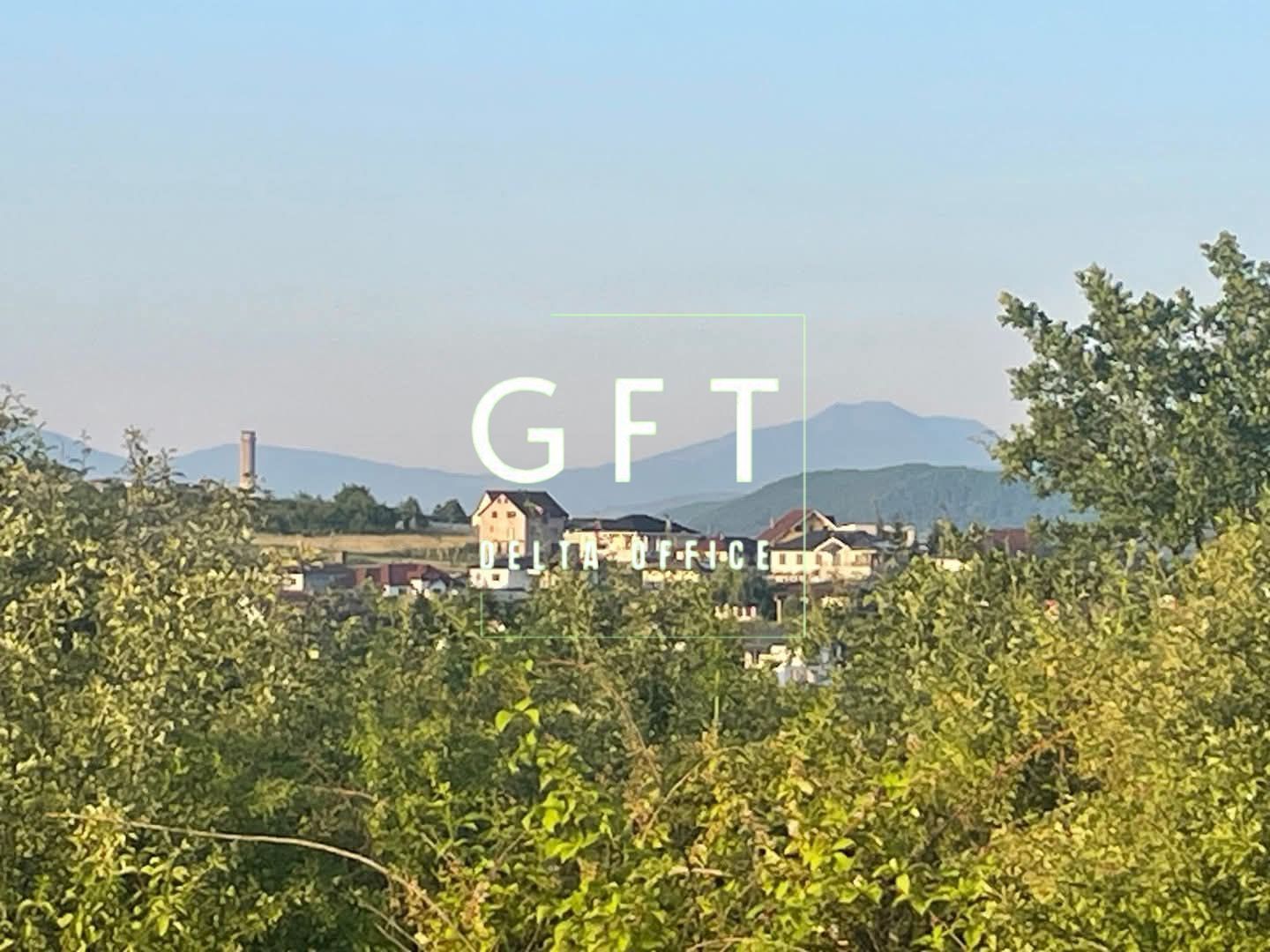 Teren intravilan de vânzare Bistrița - Poză 3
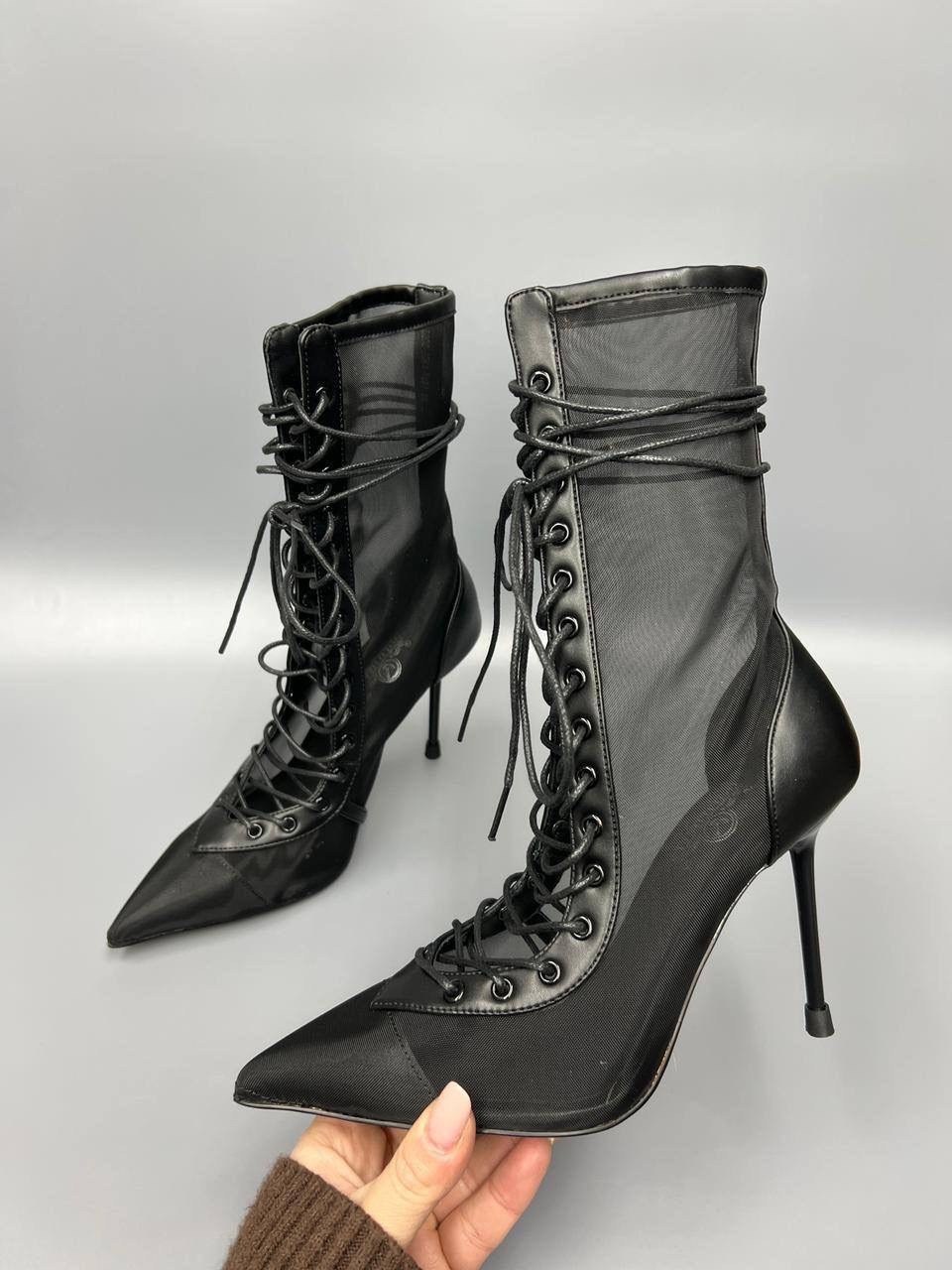 модная ,стильная ,дизайнерская ,модные ботильоны,туфли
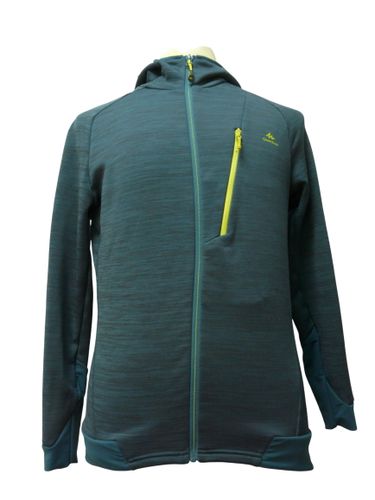 HO106 - Sweat zippe - Taille M - quechua - Modalova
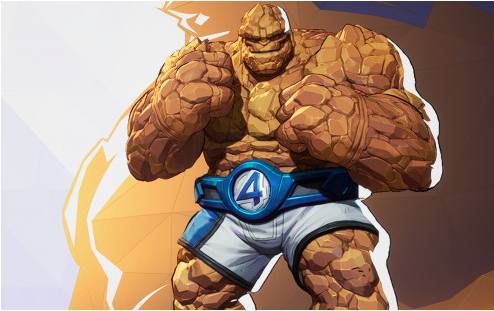 Marvel Rivals ranks
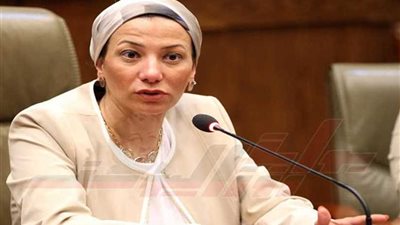 وزيرة البيئة تطرح في اجتماع دولي بنيروبى رؤية مصر للحفاظ على التنوع البيولوجي لما بعد 2020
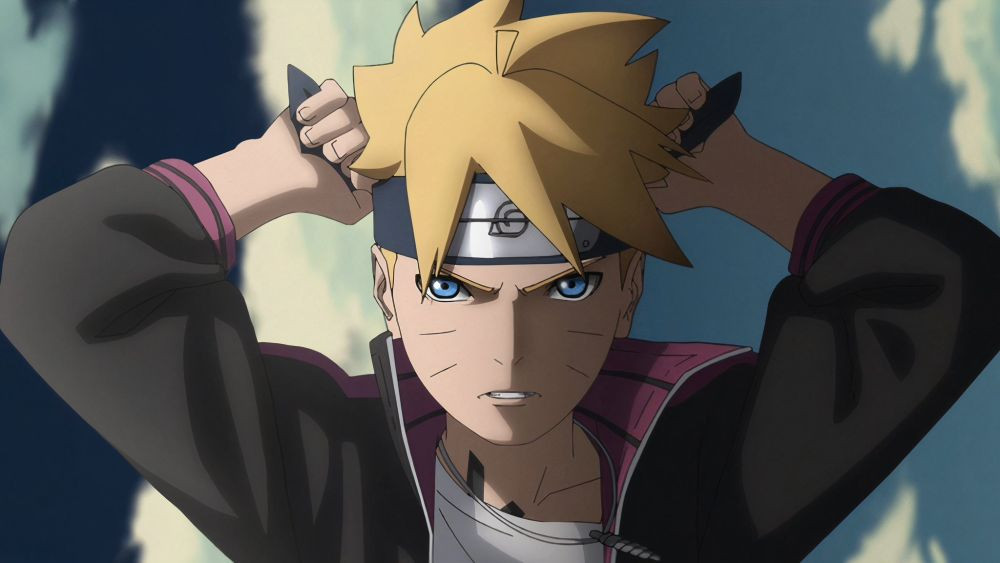 5 Harapan untuk Boruto Part 2! Semoga Jadi Lebih Seru dan Konsisten 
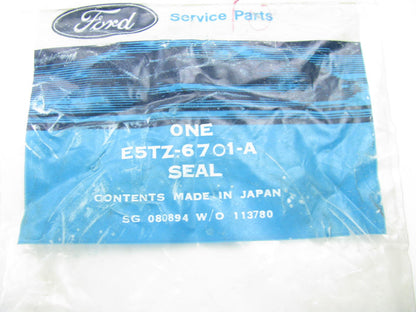 Ford E5TZ-6701-A Rear Main Seal - 1985-1987 FORD RANGER  2.3L DIESEL ONLY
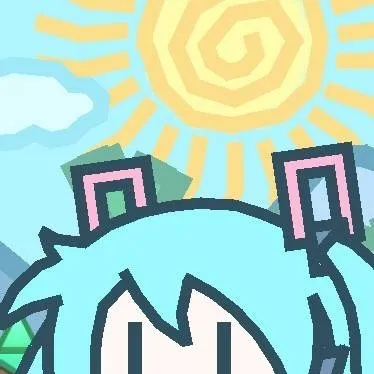 chat with ai character: miku 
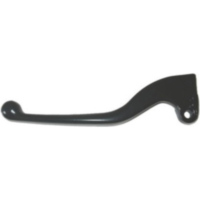 Brake Lever SGR black [L] for Malaguti F12/LC-F15-Crosser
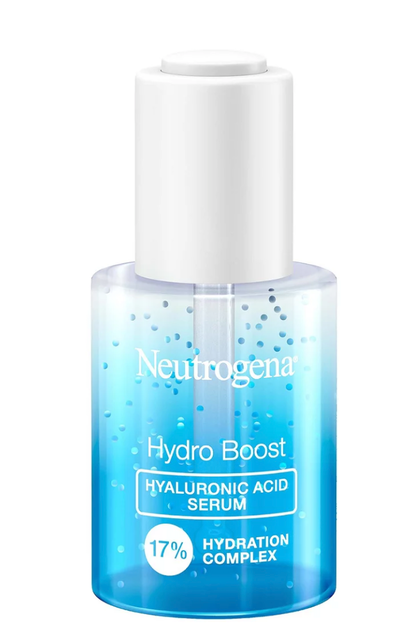 Neutrogena  Hydro Boost Hyaluronic Acid Serum  1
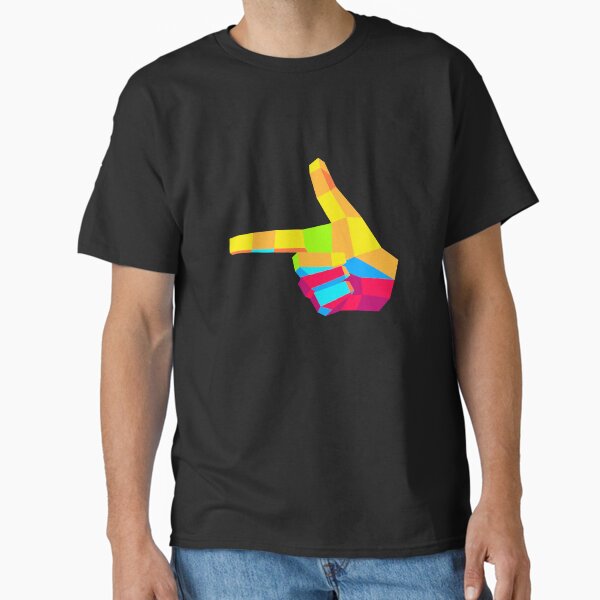 The Point Classic T-Shirt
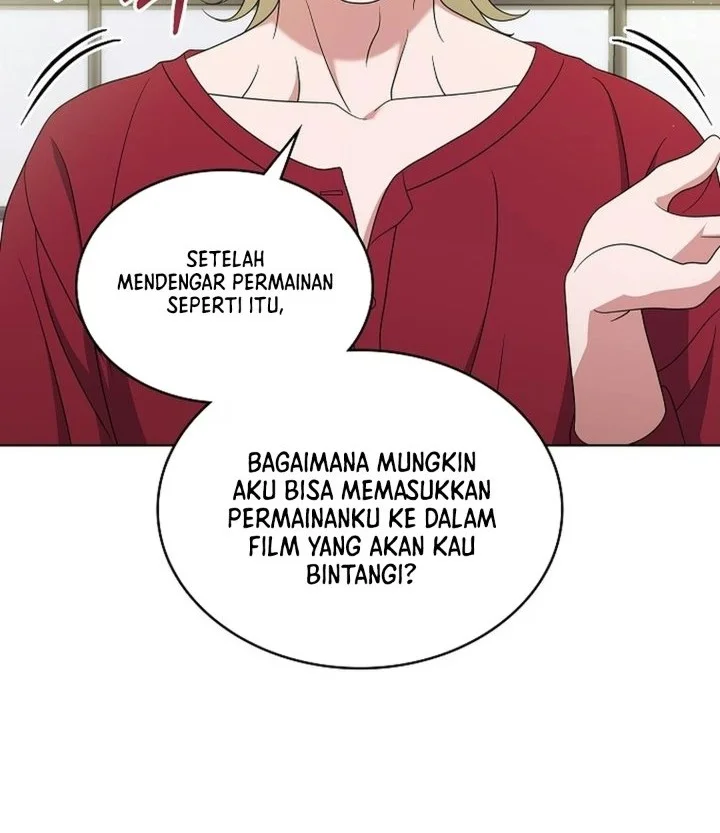 From Child Actor to World Star! Chapter 26 halaman 34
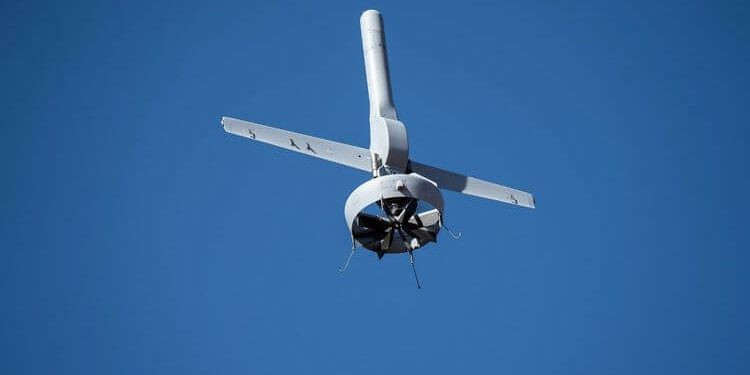 Northrop Grumman y Martin UAV diseñan un dron sin GPS para el Ejército de EEUU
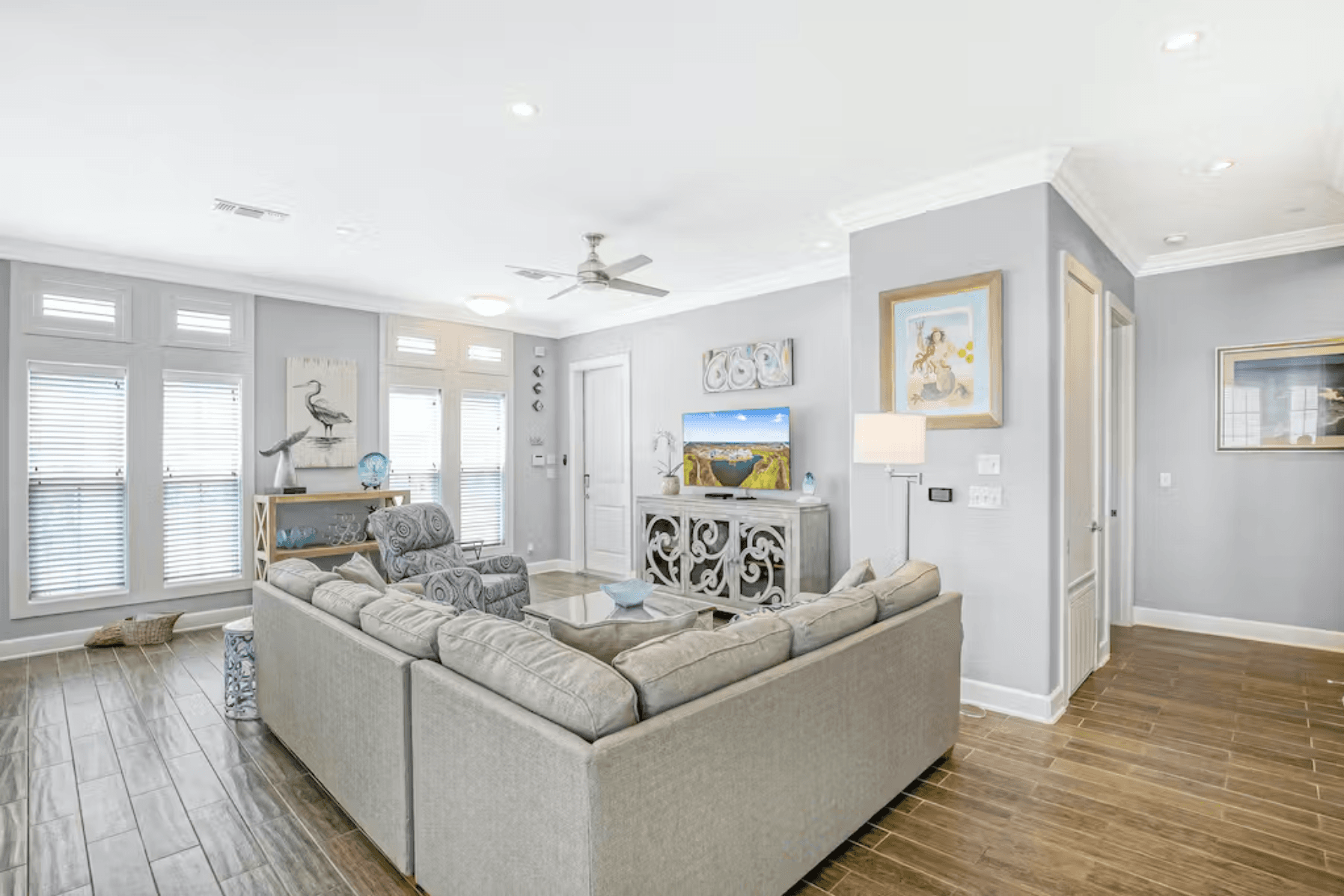 Sea Gate Home - Image 3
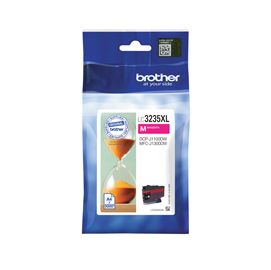 CARTUCCIA MAGENTA BROTHER PER DCPJ1100DW MFCJ1300DW 5.000PAG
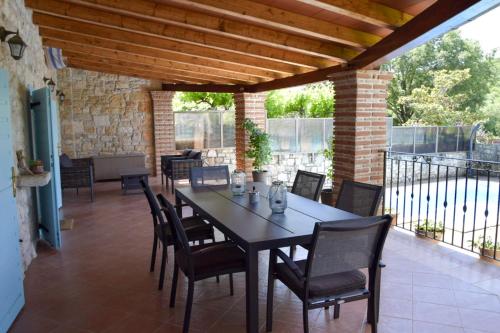 Boutique Villa Veneranda in Bubani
━━━━━━━━━━━━━━━━
* Task directions *
Copy every caption in the material above word for word, leaving out the pictures.

* Reply to the task *
 Teren intravilan de vânzare Bistrița - Poză 3
 модная ,стильная ,дизайнерская ,модные ботильоны,туфли
 HO106 - Sweat zippe - Taille M - quechua - Modalova
 Marvel Rivals ranks
 وزيرة البيئة تطرح في اجتماع دولي بنيروبى رؤية مصر للحفاظ على التنوع البيولوجي لما بعد 2020
 5 Harapan untuk Boruto Part 2! Semoga Jadi Lebih Seru dan Konsisten 
 Ford E5TZ-6701-A Rear Main Seal - 1985-1987 FORD RANGER  2.3L DIESEL ONLY
 chat with ai character: miku 
 Brake Lever SGR black [L] for Malaguti F12/LC-F15-Crosser
 Neutrogena  Hydro Boost Hyaluronic Acid Serum  1
 The Point Classic T-Shirt
 From Child Actor to World Star! Chapter 26 halaman 34
 Northrop Grumman y Martin UAV diseñan un dron sin GPS para el Ejército de EEUU
 Sea Gate Home - Image 3
 CARTUCCIA MAGENTA BROTHER PER DCPJ1100DW MFCJ1300DW 5.000PAG
 Boutique Villa Veneranda in Bubani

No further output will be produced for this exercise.